##### Data listing

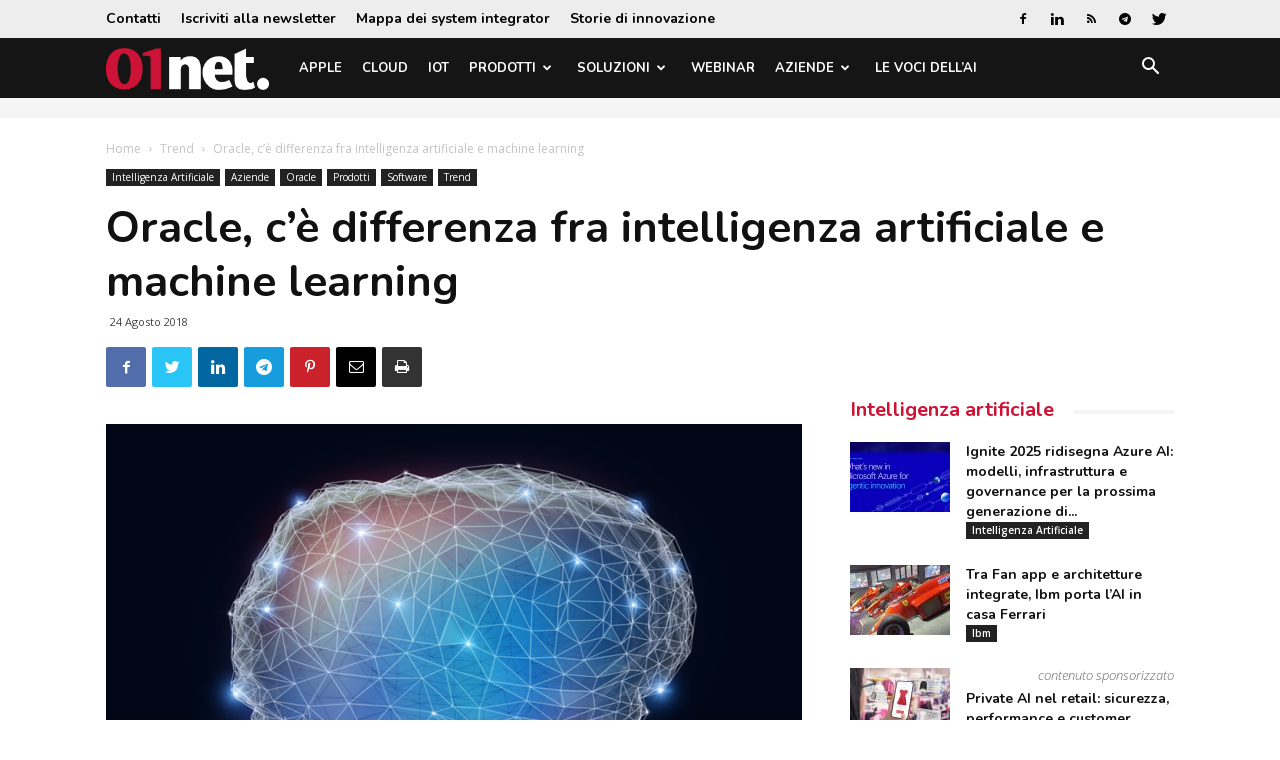

--- FILE ---
content_type: text/html; charset=utf-8
request_url: https://www.google.com/recaptcha/api2/aframe
body_size: 267
content:
<!DOCTYPE HTML><html><head><meta http-equiv="content-type" content="text/html; charset=UTF-8"></head><body><script nonce="Nj85sRVtBHoozQl_MyHolg">/** Anti-fraud and anti-abuse applications only. See google.com/recaptcha */ try{var clients={'sodar':'https://pagead2.googlesyndication.com/pagead/sodar?'};window.addEventListener("message",function(a){try{if(a.source===window.parent){var b=JSON.parse(a.data);var c=clients[b['id']];if(c){var d=document.createElement('img');d.src=c+b['params']+'&rc='+(localStorage.getItem("rc::a")?sessionStorage.getItem("rc::b"):"");window.document.body.appendChild(d);sessionStorage.setItem("rc::e",parseInt(sessionStorage.getItem("rc::e")||0)+1);localStorage.setItem("rc::h",'1768972976094');}}}catch(b){}});window.parent.postMessage("_grecaptcha_ready", "*");}catch(b){}</script></body></html>

--- FILE ---
content_type: application/javascript; charset=utf-8
request_url: https://fundingchoicesmessages.google.com/f/AGSKWxWw16FTfSYv7iL28rtZl57XoUVo4lrd2UPK5VF7bH38a66p71EBbW-bFWBFyKYBs0VjRHRcxAbTCcU9cxWKUXTvkcuET1UaIuTIJ-qFs9xXObquSP8rV875hE9SKtGfySF2_Y11v_vTorzMTZqqzjmYwVvkMiaSjwI5oDQNb-NtcBz1ulFZwHjNGXE=/__footer_ad_/adviewed.-728-90./glam_ads._loader_adv-
body_size: -1290
content:
window['152157f2-0e30-4036-a001-dfa852dda879'] = true;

##########

To do
Show me all lines in the records that contain "google".

Final answer
request_url: https://www.google.com/recaptcha/api2/aframe
<!DOCTYPE HTML><html><head><meta http-equiv="content-type" content="text/html; charset=UTF-8"></head><body><script nonce="Nj85sRVtBHoozQl_MyHolg">/** Anti-fraud and anti-abuse applications only. See google.com/recaptcha */ try{var clients={'sodar':'https://pagead2.googlesyndication.com/pagead/sodar?'};window.addEventListener("message",function(a){try{if(a.source===window.parent){var b=JSON.parse(a.data);var c=clients[b['id']];if(c){var d=document.createElement('img');d.src=c+b['params']+'&rc='+(localStorage.getItem("rc::a")?sessionStorage.getItem("rc::b"):"");window.document.body.appendChild(d);sessionStorage.setItem("rc::e",parseInt(sessionStorage.getItem("rc::e")||0)+1);localStorage.setItem("rc::h",'1768972976094');}}}catch(b){}});window.parent.postMessage("_grecaptcha_ready", "*");}catch(b){}</script></body></html>
request_url: https://fundingchoicesmessages.google.com/f/AGSKWxWw16FTfSYv7iL28rtZl57XoUVo4lrd2UPK5VF7bH38a66p71EBbW-bFWBFyKYBs0VjRHRcxAbTCcU9cxWKUXTvkcuET1UaIuTIJ-qFs9xXObquSP8rV875hE9SKtGfySF2_Y11v_vTorzMTZqqzjmYwVvkMiaSjwI5oDQNb-NtcBz1ulFZwHjNGXE=/__footer_ad_/adviewed.-728-90./glam_ads._loader_adv-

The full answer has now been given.